Second, and on the other hand, I guess I'm not surprised that an ST company owned by a Central SASAC firm is being cut loose since Li Rongrong has made it clear numerous times before that SASAC only intends to keep firms that are among the top three in their respective industries. The general managers of these SASAC firms are probably under pressure to dump under-performing assets -- even if that means giving them to the private sector. On yet another hand, this may, in a roundabout way, support the trend away from privatization my journalist friend and I had discussed, in that only the junk assets are being privatized, which ultimately results in a stronger public sector and a weaker private sector.

*Note: "ST" stands for "special treatment". It is appended to the ticker symbols for all Chinese firms that have lost money for two or more years in a row, and/or that have negative equity. It's sort of a warning to unsophisticated investors that this company may not be a good investment.


  1. Keep going -- looks like a promising start.

    Rich Kuslan, Editor

  2. Hi there: Anderson
    Nice to read your blog. You are talking about "Highlighting interesting issues in business-government relations in Greater China." It is worth discussing!
    I am Toby Ho a PhD student.

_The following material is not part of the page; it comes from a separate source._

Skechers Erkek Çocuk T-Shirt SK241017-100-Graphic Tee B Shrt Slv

My research is on the work-unit (danwei) system, the stratum of private entrepreneurs - wherein includes private enterprises, private entrepreneurs, and their serving social organizations. One of my research cases is to talk about auto-industry. I can illustrate this aspect of industry, almost all of which is derived from state/collective enterprises (SEs/CEs). People working in this industry most come from(SEs/CEs. Particularly, those high-rank-staff are selected by local party/government. Even these staffs actually are local officials or party members. Any forms of public-recruitment are false. The CCP never allows their authority/power lost.Controlling enterprises is also a money-control and a power-control.
    My undestanding is that there is a real private sector in China. In China's transition, the party has made institutional arrangements for the transfer of this authority. This also fits well with what Deng Xiaoping envisoned Socialism with Chinese Characteristics.

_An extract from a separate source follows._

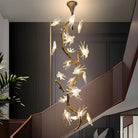 Crissy Branch Brass Bird Branch Staircase Chandelier by Blushlighting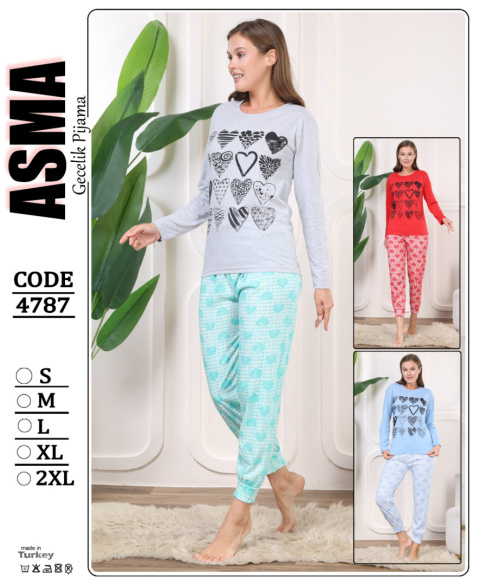 Women's pajamas (long sleeve + long pants), size S-2XL, model: 4787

  3. A great start to your Blog, I look forward to reading future posts. It would be intersting to hear any thoughts/comments you may have on Logistics & freight within China.

  4. @Shek Hei (Toby):

    Thanks for your thoughtful comments!

    "Any forms of public-recruitment are false."


    Chinese seem to instinctively know this.

    Even non-Chinese (like me) can examine the evidence and make such a judgment.

    All of which begs the question: If no one is fooled why all the pretense and fanfare?

  5. Hi, Greg. I don't see why it follows that the state's selling off junk assets (let's assume for the sake of argument that they are indeed junky) makes the private sector weaker. It all depends what the price is. Even junk has a price that reflects its risk-adjusted earning power. If I can get it for less than that, I'm getting a good deal that makes me economically stronger. Buying junk weakens me only if I overpay for it. But what's the evidence that buyers are overpaying for what the state sells off? In the abstract, I would think it more likely that they would *under*pay, since the actual human beings negotiating on behalf of the state seller don't benefit directly from getting a high price.

    Don Clarke

  6. @ChinaLawProf (Don):

    Very good points! Thanks for extending the discussion on this.

    "But what's the evidence that buyers are overpaying for what the state sells off?"

    As you suggest, it is certainly possible that Shagang is getting a great deal on this transaction, and will do a better job of managing the business. In other words, maybe it's "junk" simply because it has been mismanaged by the present owner. If that's the case, everyone benefits from this transaction. The state gets rid of an asset it can't manage properly, and the private sector finds a way to generate value from it.

    At least that's the view according to neoclassical economic theory.